I know many others use cues like “Ready” for a variety of reasons. I’ve heard similar cues most often in obedience, meaning “Okay, time to start working together”. But I’ll bet there are many examples from your own experience of using a cue to communicate your intentions to a dog. I’d love to hear them. I think we’d all learn something from hearing about all the ways that concept can be used. (By the way, signals like “Ready” are called “meta-communication,” meaning “communication about communication.” A play bow is an example in dogs, meaning “Everything that happens next is in play, don’t take these bites and growls seriously!”
Update, March 2014: Since I wrote the words above, Willie needed a lot more medical care, and so I taught him lots more cues to make handling easier. For example, he quickly lies down on his side when I say “Acupuncture.” I use this cue now for lots of things, including stretching out his shoulder to keep it flexible, grooming and exams by veterinarians. I keep it always fun by asking for it often when no treatment is necessary, and giving him lots of treats for doing it. It is a perfect example of the beauty of operant conditioning, as used by zoological parks for example, when needing to handle or perform a procedure on an animal who willingly complies rather than is forced. I can’t imagine living any other way now.
MEANWHILE, down on the farm: Yup, it’s muddy. And icy.

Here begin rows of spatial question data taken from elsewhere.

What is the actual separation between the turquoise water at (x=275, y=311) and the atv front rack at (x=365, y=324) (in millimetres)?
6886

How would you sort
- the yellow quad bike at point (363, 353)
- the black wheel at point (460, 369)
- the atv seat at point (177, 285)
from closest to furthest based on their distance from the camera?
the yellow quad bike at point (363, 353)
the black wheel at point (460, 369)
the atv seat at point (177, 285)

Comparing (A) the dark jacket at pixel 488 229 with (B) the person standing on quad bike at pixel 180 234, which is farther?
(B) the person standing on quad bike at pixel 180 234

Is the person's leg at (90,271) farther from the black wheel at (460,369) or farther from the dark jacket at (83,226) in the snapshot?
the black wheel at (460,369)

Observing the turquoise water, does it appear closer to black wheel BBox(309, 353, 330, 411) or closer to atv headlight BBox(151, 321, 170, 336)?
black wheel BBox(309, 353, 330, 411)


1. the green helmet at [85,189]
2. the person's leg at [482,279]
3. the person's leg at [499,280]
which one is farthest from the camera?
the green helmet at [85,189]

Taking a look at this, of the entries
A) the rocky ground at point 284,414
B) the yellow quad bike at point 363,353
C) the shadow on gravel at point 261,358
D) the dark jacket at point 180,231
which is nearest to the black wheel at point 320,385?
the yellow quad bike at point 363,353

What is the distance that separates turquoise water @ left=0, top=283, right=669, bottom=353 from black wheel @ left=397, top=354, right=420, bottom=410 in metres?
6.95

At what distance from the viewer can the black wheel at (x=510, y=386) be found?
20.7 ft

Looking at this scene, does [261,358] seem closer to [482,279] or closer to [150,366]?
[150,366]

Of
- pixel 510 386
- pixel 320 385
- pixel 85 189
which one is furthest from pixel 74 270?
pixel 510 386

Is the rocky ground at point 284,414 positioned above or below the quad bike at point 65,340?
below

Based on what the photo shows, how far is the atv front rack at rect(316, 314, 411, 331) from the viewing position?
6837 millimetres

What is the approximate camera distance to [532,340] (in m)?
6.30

The ridiculous weather of March in the Midwest is in full form, from taking walks in 10 degree weather to listening to the the ancient, dinosaurian croaks of returning Sandhill Cranes. One moment you’re pulling on your long johns to stay warm on the morning dog walk, the next you’re standing breathless over the inch-high, bright-green leaves of daffodils poking up beside a snow bank. “Mud/luscious” and “puddle wonderful,” in the words of E. E. Cummings, and far be it from me to try to improve on that.
The sheep must be happy. Yesterday they went up the hill and found something at least approaching grass on the high hill, instead of ice and snow. It made me happy just to see them up there.
Not a very colorful photo, is it? But it is a good illustration of the brown of March. Brown grass. Brown trees. Brown, brown, everywhere brown. Or maybe grey. That’s why, when we see what is in the photo below, for the first time in five months, we stop and take a breath and feel the sun and think that yes, yes, we’ve almost made it through the winter.